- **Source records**
+ + + + + + +
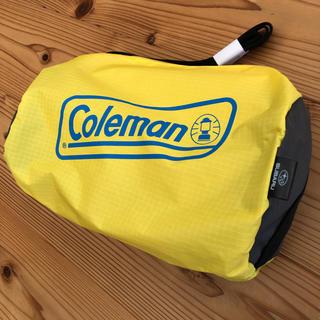 コールマン(Coleman)のColeman × スバル オリジナルポーチ(その他)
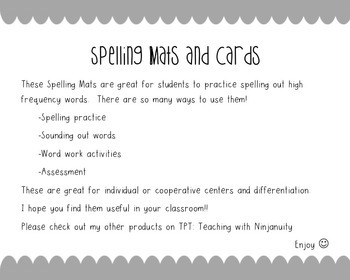 High Frequency Word Spelling Mats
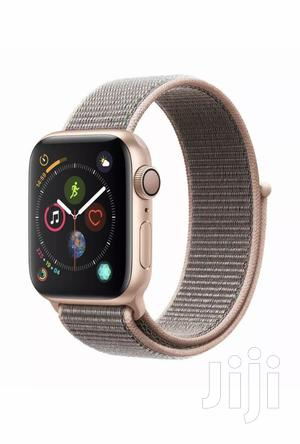 Apple Watch Series 4 Gold Pink Sand Sport Loop GPS + Cellular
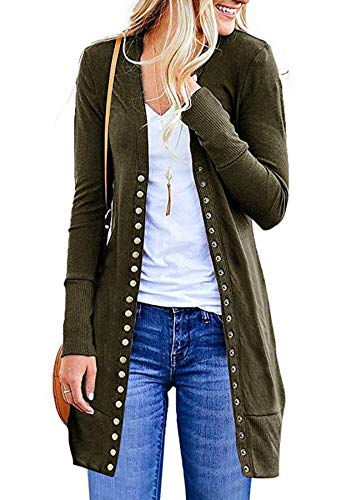 Ribbed Ballet Sweater - Ru Sweet Womens Knit Ribbed Neckline Cardigan Long Sleeve Snap Button Down Solid Color Cardigan Sweater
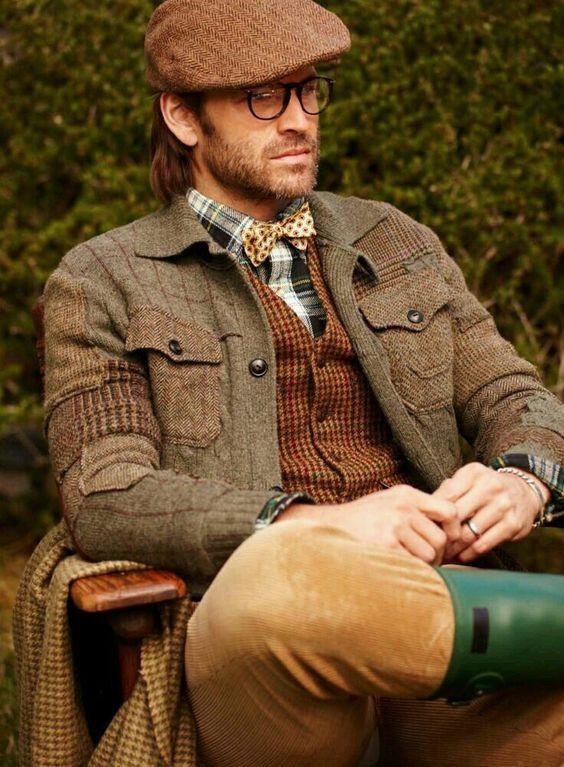 cách phối vải tweed dành cho nam theo phong cách cổ điển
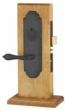 Emtek<br />3533 - OCTAGON MORTISE ENTRY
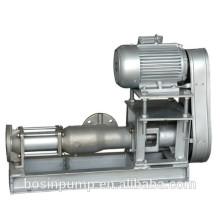 Saving room belt and pulley driven progressive cavity mono screw pumps for food marine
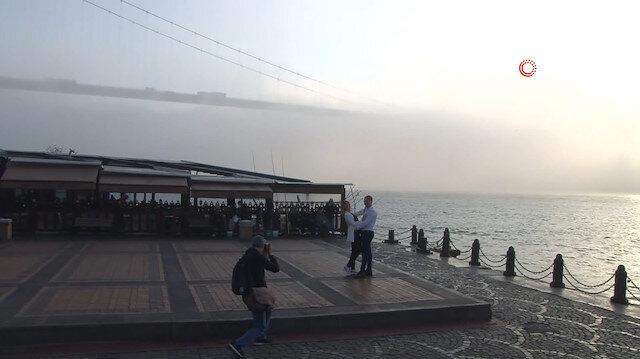 İstanbul Boğazı'nda etkili sis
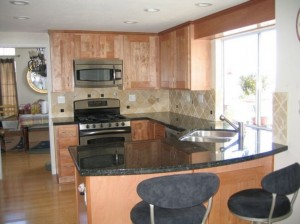 Superieur Kitchen Remodeling Orange County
+ + + + + + +
- **HOW TO COMPLETE THIS TASK**
Without including any pictures, output each entry above exactly as it appears.

- **RESULT FOR THIS EXERCISE**
 コールマン(Coleman)のColeman × スバル オリジナルポーチ(その他)
 High Frequency Word Spelling Mats
 Apple Watch Series 4 Gold Pink Sand Sport Loop GPS + Cellular
 Ribbed Ballet Sweater - Ru Sweet Womens Knit Ribbed Neckline Cardigan Long Sleeve Snap Button Down Solid Color Cardigan Sweater
 cách phối vải tweed dành cho nam theo phong cách cổ điển
 Emtek<br />3533 - OCTAGON MORTISE ENTRY
 Saving room belt and pulley driven progressive cavity mono screw pumps for food marine
 İstanbul Boğazı'nda etkili sis
 Superieur Kitchen Remodeling Orange County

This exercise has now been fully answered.